Nieznany numer znów niepokoi Polaków. Wyjaśniamy
Ataku na klientów Santander Bank Polska, wykorzystującego fałszywą domenę z Wysp Kokosowych, ciąg dalszy. Napastnicy zaczęli wysyłać SMS-y.

Przypomnijmy, w niedzielę mogliście czytać na Telepolis o próbie wyłudzenia danych logowania, skierowanej przeciwko klientom Santander Bank Polska. Złodzieje skopiowali w tym celu serwis transakcyjny instytucji, po czym umieścili go w domenie centrum24[.]cc, by nacinać nieuważnych.
Niniejszym mamy do czynienia z kontynuacją tej kampanii – donosi CSIRT KNF. Precyzując, szkodliwy link wysyłany jest SMS-em, wedle którego służy do odebrania bonusu pieniężnego 500 zł za określony wolumen transakcji bezgotówkowych.



Rzecz jasna, Santander Bank Polska żadnej tego typu kampanii nie prowadzi, a obiecywana nagroda nie istnieje, stanowiąc wyłącznie komponent sztuczki socjotechnicznej. Jak często to bywa, nieświadomy użytkownik, motywowany chęcią uzyskania kilku złotych ekstra, ma bezmyślnie wyłożyć swoje wrażliwe dane na tacy.
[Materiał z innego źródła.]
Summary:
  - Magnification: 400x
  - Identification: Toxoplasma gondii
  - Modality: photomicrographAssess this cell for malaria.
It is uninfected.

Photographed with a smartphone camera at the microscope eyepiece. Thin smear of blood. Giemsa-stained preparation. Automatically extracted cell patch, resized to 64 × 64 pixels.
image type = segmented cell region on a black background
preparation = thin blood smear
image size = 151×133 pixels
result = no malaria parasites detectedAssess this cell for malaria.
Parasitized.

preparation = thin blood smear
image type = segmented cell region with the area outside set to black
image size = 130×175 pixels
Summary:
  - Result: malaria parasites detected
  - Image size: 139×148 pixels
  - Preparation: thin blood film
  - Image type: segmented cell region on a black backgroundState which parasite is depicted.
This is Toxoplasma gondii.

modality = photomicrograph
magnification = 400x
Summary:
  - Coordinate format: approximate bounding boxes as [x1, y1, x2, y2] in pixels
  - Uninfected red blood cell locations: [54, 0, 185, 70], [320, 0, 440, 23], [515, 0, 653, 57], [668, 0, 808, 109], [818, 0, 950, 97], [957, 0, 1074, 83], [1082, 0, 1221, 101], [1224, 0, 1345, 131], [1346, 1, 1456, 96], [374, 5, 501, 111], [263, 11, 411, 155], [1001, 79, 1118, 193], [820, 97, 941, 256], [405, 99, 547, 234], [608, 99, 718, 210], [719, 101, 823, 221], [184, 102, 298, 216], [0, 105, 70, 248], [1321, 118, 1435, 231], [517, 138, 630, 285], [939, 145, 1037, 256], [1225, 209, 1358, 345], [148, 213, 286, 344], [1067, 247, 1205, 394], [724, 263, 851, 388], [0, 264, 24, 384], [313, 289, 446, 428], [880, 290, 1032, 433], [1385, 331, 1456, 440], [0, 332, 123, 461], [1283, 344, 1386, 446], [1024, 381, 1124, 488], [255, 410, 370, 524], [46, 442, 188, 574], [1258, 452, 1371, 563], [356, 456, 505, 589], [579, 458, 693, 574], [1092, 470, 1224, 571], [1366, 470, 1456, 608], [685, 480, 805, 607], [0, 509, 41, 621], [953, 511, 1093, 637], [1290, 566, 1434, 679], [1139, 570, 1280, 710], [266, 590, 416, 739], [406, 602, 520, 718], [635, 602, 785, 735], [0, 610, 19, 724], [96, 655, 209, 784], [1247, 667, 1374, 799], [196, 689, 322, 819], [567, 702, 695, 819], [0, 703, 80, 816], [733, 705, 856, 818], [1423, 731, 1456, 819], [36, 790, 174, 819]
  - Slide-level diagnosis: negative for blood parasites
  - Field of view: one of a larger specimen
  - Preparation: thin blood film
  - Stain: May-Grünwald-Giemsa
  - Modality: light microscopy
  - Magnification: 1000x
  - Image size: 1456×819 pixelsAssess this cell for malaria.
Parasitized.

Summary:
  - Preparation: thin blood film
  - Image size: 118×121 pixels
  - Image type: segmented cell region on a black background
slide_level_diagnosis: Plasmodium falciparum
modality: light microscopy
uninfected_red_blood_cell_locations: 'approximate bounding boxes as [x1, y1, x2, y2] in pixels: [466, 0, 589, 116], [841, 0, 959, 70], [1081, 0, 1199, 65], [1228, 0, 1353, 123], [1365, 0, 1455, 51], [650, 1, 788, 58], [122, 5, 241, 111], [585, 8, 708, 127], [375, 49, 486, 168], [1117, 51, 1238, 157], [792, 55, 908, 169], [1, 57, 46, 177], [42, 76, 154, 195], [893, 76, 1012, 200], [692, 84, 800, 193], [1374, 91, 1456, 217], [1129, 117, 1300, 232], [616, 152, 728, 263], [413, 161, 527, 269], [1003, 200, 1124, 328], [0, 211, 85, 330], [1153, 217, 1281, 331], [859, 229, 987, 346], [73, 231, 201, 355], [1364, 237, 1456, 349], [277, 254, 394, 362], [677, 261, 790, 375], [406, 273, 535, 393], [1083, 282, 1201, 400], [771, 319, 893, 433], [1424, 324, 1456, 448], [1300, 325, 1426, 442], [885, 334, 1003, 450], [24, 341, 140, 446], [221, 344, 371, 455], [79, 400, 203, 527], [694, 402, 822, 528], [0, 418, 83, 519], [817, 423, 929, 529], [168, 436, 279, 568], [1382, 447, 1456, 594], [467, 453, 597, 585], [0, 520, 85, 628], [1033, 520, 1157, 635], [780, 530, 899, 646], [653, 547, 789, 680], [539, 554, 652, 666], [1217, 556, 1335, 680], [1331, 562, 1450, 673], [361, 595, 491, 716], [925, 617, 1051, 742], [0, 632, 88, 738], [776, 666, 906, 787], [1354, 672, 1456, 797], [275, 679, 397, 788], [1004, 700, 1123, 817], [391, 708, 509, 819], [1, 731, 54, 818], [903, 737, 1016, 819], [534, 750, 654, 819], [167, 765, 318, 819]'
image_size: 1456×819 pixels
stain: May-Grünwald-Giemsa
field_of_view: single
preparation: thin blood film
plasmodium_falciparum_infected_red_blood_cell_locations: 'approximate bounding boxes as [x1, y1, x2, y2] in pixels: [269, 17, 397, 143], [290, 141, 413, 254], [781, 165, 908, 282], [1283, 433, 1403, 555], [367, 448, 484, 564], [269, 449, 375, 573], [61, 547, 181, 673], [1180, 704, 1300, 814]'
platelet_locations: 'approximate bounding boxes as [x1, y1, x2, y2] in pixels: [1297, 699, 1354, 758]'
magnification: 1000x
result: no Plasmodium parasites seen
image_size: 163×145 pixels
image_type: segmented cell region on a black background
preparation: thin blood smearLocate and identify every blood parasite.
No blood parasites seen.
Z ustaleń redakcji wynika, że kampania nie jest w żaden sposób kierowana. Tak więc raczej wykluczyć można wyciek jakiejś bazy po stronie Santandera. Przestępcy wysyłają wiadomości na przypadkowe numery, niekoniecznie należące do klientów rzeczonego banku. Inna sprawa, że ponad 5,3 mln aktywnych klientów daje relatywnie duże prawdopodobieństwo trafienia, stąd bezwzględnie warto zachować czujność.